QUOTED TEXT:
After this city's Democratic convention, that amendment may be effectively "repealed," because in 2012 Democrat Bill Clinton, his party's only chief executive to have won re-election since FDR, could be said to be running for his third White House term.
To watch President Barack Obama make his first appearance on the Charlotte convention stage there to congratulate and thank Bill Clinton after his speech was to see an expression of admiring awe this observer had never before seen on Obama's face. It was completely understandable, because in less than 45 minutes, the 42nd president had just made a better public case for the Obama administration than the Obama adminstration had made for itself in 45 months.
And a better case than the 44th president would make for himself and his own re-election the next night.
There is an old Marine Corps maxim that states that no duty station is better than the one the Marine just left and none is worse than the one to which the Marine is currently assigned.
The same may be true for presidents. Bill Clinton has rebounded from the dark days following his 12th-hour pardon of fugitive financier and tax cheat Marc Rich, a certified sleazeball who had repudiated his own American citizenship. Eleven years later, after humanitarian work on a global scale, Clinton is that rare American ex-president who is not only favorably regarded by seven out of 10 of his countrymen, but who is the featured guest of honor and star attraction at his party's national conventions.
Ironically, the totally scandal-free Barack Obama seeks the political equivalent of "innocence by association" through sharing the spotlight and the platform with the only U.S. president impeached by the U.S. House in the last 144 years.

WHAT IS EXPECTED:
Please write out the passage on Bill Clinton at the Charlotte convention word for word, starting at "And a better" and ending at "is currently assigned.".

DATASET RECORDS:
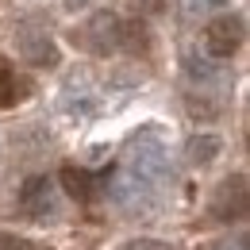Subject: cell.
<instances>
[{"mask_svg": "<svg viewBox=\"0 0 250 250\" xmlns=\"http://www.w3.org/2000/svg\"><path fill=\"white\" fill-rule=\"evenodd\" d=\"M65 8H69V12H81V8H89V4H93V0H62Z\"/></svg>", "mask_w": 250, "mask_h": 250, "instance_id": "17", "label": "cell"}, {"mask_svg": "<svg viewBox=\"0 0 250 250\" xmlns=\"http://www.w3.org/2000/svg\"><path fill=\"white\" fill-rule=\"evenodd\" d=\"M20 54H23V62H31L35 69H54L58 65V42L50 39V35H23L20 39Z\"/></svg>", "mask_w": 250, "mask_h": 250, "instance_id": "6", "label": "cell"}, {"mask_svg": "<svg viewBox=\"0 0 250 250\" xmlns=\"http://www.w3.org/2000/svg\"><path fill=\"white\" fill-rule=\"evenodd\" d=\"M120 46H127L131 54H146V46H150V35L146 27L135 20V23H124V39H120Z\"/></svg>", "mask_w": 250, "mask_h": 250, "instance_id": "11", "label": "cell"}, {"mask_svg": "<svg viewBox=\"0 0 250 250\" xmlns=\"http://www.w3.org/2000/svg\"><path fill=\"white\" fill-rule=\"evenodd\" d=\"M219 150H223V139H219V135H208V131H204V135H192L188 146H185V154H188L192 166H208V162H216Z\"/></svg>", "mask_w": 250, "mask_h": 250, "instance_id": "7", "label": "cell"}, {"mask_svg": "<svg viewBox=\"0 0 250 250\" xmlns=\"http://www.w3.org/2000/svg\"><path fill=\"white\" fill-rule=\"evenodd\" d=\"M185 73L192 81H216L219 77V65L212 58H204V54H196V50H188L185 54Z\"/></svg>", "mask_w": 250, "mask_h": 250, "instance_id": "10", "label": "cell"}, {"mask_svg": "<svg viewBox=\"0 0 250 250\" xmlns=\"http://www.w3.org/2000/svg\"><path fill=\"white\" fill-rule=\"evenodd\" d=\"M243 20L239 16H216L208 27H204V50L212 58H231L239 46H243Z\"/></svg>", "mask_w": 250, "mask_h": 250, "instance_id": "2", "label": "cell"}, {"mask_svg": "<svg viewBox=\"0 0 250 250\" xmlns=\"http://www.w3.org/2000/svg\"><path fill=\"white\" fill-rule=\"evenodd\" d=\"M120 39H124V20L116 12H93V20L85 23V42L93 54H112L120 50Z\"/></svg>", "mask_w": 250, "mask_h": 250, "instance_id": "3", "label": "cell"}, {"mask_svg": "<svg viewBox=\"0 0 250 250\" xmlns=\"http://www.w3.org/2000/svg\"><path fill=\"white\" fill-rule=\"evenodd\" d=\"M188 116H192V120H212V116H216V104H208V100H196V96H188Z\"/></svg>", "mask_w": 250, "mask_h": 250, "instance_id": "12", "label": "cell"}, {"mask_svg": "<svg viewBox=\"0 0 250 250\" xmlns=\"http://www.w3.org/2000/svg\"><path fill=\"white\" fill-rule=\"evenodd\" d=\"M200 250H247V239H235V243H208Z\"/></svg>", "mask_w": 250, "mask_h": 250, "instance_id": "16", "label": "cell"}, {"mask_svg": "<svg viewBox=\"0 0 250 250\" xmlns=\"http://www.w3.org/2000/svg\"><path fill=\"white\" fill-rule=\"evenodd\" d=\"M124 250H169V247L154 243V239H131V243H124Z\"/></svg>", "mask_w": 250, "mask_h": 250, "instance_id": "15", "label": "cell"}, {"mask_svg": "<svg viewBox=\"0 0 250 250\" xmlns=\"http://www.w3.org/2000/svg\"><path fill=\"white\" fill-rule=\"evenodd\" d=\"M212 212H216V219H223V223L243 219V212H247V181H243V177L223 181L219 192H216V200H212Z\"/></svg>", "mask_w": 250, "mask_h": 250, "instance_id": "5", "label": "cell"}, {"mask_svg": "<svg viewBox=\"0 0 250 250\" xmlns=\"http://www.w3.org/2000/svg\"><path fill=\"white\" fill-rule=\"evenodd\" d=\"M139 16H162L166 12V0H135Z\"/></svg>", "mask_w": 250, "mask_h": 250, "instance_id": "14", "label": "cell"}, {"mask_svg": "<svg viewBox=\"0 0 250 250\" xmlns=\"http://www.w3.org/2000/svg\"><path fill=\"white\" fill-rule=\"evenodd\" d=\"M23 96H27V81H23V77H16V69L0 58V108L20 104Z\"/></svg>", "mask_w": 250, "mask_h": 250, "instance_id": "8", "label": "cell"}, {"mask_svg": "<svg viewBox=\"0 0 250 250\" xmlns=\"http://www.w3.org/2000/svg\"><path fill=\"white\" fill-rule=\"evenodd\" d=\"M20 204H23V216H31V219L54 216V185H50V177H31V181H23Z\"/></svg>", "mask_w": 250, "mask_h": 250, "instance_id": "4", "label": "cell"}, {"mask_svg": "<svg viewBox=\"0 0 250 250\" xmlns=\"http://www.w3.org/2000/svg\"><path fill=\"white\" fill-rule=\"evenodd\" d=\"M127 173L131 177H139V181H146V185L154 188L166 173H169V162H166V146L150 139V135H143V139H131V150H127Z\"/></svg>", "mask_w": 250, "mask_h": 250, "instance_id": "1", "label": "cell"}, {"mask_svg": "<svg viewBox=\"0 0 250 250\" xmlns=\"http://www.w3.org/2000/svg\"><path fill=\"white\" fill-rule=\"evenodd\" d=\"M0 250H35L27 239H20V235H8V231H0Z\"/></svg>", "mask_w": 250, "mask_h": 250, "instance_id": "13", "label": "cell"}, {"mask_svg": "<svg viewBox=\"0 0 250 250\" xmlns=\"http://www.w3.org/2000/svg\"><path fill=\"white\" fill-rule=\"evenodd\" d=\"M62 188L73 196V200H93V173H85V169H77V166H62Z\"/></svg>", "mask_w": 250, "mask_h": 250, "instance_id": "9", "label": "cell"}]
</instances>
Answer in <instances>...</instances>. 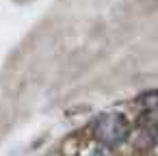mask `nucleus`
<instances>
[{"instance_id": "f257e3e1", "label": "nucleus", "mask_w": 158, "mask_h": 156, "mask_svg": "<svg viewBox=\"0 0 158 156\" xmlns=\"http://www.w3.org/2000/svg\"><path fill=\"white\" fill-rule=\"evenodd\" d=\"M89 137L104 150H119L123 147L132 134V121L123 111H104L95 115L87 128Z\"/></svg>"}, {"instance_id": "f03ea898", "label": "nucleus", "mask_w": 158, "mask_h": 156, "mask_svg": "<svg viewBox=\"0 0 158 156\" xmlns=\"http://www.w3.org/2000/svg\"><path fill=\"white\" fill-rule=\"evenodd\" d=\"M136 137L145 152L158 154V104H149L139 115Z\"/></svg>"}, {"instance_id": "7ed1b4c3", "label": "nucleus", "mask_w": 158, "mask_h": 156, "mask_svg": "<svg viewBox=\"0 0 158 156\" xmlns=\"http://www.w3.org/2000/svg\"><path fill=\"white\" fill-rule=\"evenodd\" d=\"M82 156H115V154L108 152V150H104V147H95V150H91L89 154H82Z\"/></svg>"}, {"instance_id": "20e7f679", "label": "nucleus", "mask_w": 158, "mask_h": 156, "mask_svg": "<svg viewBox=\"0 0 158 156\" xmlns=\"http://www.w3.org/2000/svg\"><path fill=\"white\" fill-rule=\"evenodd\" d=\"M13 2H18V5H28V2H33V0H13Z\"/></svg>"}]
</instances>
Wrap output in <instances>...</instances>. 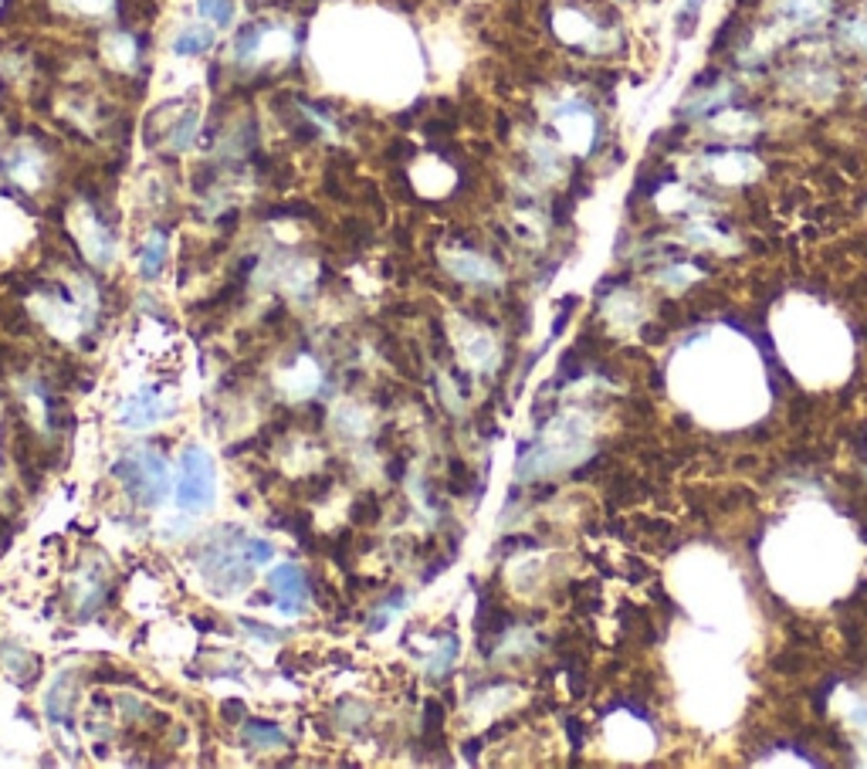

RESPONSE:
And a better case than the 44th president would make for himself and his own re-election the next night.
There is an old Marine Corps maxim that states that no duty station is better than the one the Marine just left and none is worse than the one to which the Marine is currently assigned.